Ein nicht unerheblicher Teil der Patienten mit Depressionen wenden sich direkt an einen
niedergelassenen Psychotherapeuten. Handelt es sich um einen Psychologischen
Psychotherapeuten, so kann er im Rahmen des Vertrages nicht tätig werden. Es bedarf
der Überweisung durch den Haus- oder Facharzt. Es besteht kein Erstzugangsrecht
mehr zum Psychologischen Psychotherapeuten.
Der Ausschuss äußert Zweifel, ob es sich tatsächlich um eine an den S3-Leitlinen
orientierte Behandlung handelt. In den Leitlinien ist die Psychotherapie bei leichten und
mittelgradigen Depressionen als Mittel der Wahl anzusehen. In dem Vertrag ist die
Überweisung an den Psychotherapeuten nur für die Patienten vorgesehen, die vom
Hausarzt nicht mit ausreichendem Erfolg zu behandeln sind. Auch ist die sozialrechtliche
Anerkennung der hier zum Zuge kommenden Behandlungsmethoden nicht zu erkennen.

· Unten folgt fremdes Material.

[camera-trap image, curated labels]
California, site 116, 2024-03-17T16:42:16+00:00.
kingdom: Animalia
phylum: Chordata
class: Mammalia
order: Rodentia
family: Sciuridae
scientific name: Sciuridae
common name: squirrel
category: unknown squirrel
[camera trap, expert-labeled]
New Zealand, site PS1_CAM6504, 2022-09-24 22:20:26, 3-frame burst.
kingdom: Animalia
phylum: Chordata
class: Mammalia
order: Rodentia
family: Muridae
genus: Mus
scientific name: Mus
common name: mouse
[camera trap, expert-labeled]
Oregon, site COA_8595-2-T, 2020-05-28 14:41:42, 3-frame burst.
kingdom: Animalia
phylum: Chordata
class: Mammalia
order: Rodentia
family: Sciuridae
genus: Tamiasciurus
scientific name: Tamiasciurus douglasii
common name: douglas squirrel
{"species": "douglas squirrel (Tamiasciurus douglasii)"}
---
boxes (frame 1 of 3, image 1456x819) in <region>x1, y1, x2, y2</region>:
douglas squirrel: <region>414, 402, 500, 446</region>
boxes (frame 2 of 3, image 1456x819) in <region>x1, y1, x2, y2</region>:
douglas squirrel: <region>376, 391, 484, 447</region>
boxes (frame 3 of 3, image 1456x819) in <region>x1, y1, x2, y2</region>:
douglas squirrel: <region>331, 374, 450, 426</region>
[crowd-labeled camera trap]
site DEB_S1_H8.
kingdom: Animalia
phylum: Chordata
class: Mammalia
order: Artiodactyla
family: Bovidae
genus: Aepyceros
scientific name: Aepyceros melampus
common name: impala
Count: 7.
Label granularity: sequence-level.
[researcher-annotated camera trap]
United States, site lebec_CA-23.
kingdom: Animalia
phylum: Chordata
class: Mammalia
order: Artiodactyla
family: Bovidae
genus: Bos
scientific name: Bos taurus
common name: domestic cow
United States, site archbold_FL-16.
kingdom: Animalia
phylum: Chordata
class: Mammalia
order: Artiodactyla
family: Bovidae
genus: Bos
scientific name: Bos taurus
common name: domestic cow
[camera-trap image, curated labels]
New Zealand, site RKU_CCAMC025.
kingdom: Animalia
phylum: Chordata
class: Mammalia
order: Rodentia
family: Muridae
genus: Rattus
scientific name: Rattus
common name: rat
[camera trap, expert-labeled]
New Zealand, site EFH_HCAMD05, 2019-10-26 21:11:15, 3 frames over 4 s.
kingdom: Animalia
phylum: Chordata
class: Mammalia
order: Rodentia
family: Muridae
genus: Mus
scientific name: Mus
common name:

Zu den in diesem Absatz genannten Punkten hat sich der Ausschuss kein
abschließendes Bild gemacht, obwohl sie als relevant eingestuft werden, da dies nicht zu
seinen primären Aufgaben gehört.
Bei all den genannten Zweifeln und Kritikpunkten begrüßt der Ausschuss die Ziele des
Vertrags, seelisch erkrankten Menschen einen schnelleren Zugang zu
psychotherapeutischen Behandlungen zu ermöglichen und der Koordination zwischen
den Behandlern einen klaren Rahmen zu geben. Der vorrangige Handlungsbedarf wird
allerdings in der Schaffung von Abrechnungsmöglichkeiten für Kriseninterventionen, der
leistungsgerechten Bezahlung der notwendigen Probatorik sowie einer Bedarfsplanung,
die sich am tatsächlich bestehenden Bedarf orientiert, gesehen.
Für den Ausschuss entscheidend für diese kritische Stellungnahme sind die eingangs
genannten ethischen und rechtlichen Zweifel an Teilen des Vertrags, die aus den
dargestellten Gründen geeignet sind, das Vertrauensverhältnis zwischen
Psychotherapeut und Patient zu belasten und den Psychotherapeuten als jemanden
erscheinen zu lassen, der sich zum Handlanger von Sparanstrengungen der
Krankenkassen macht, ja diese sogar über seine therapeutischen Ziele stellt.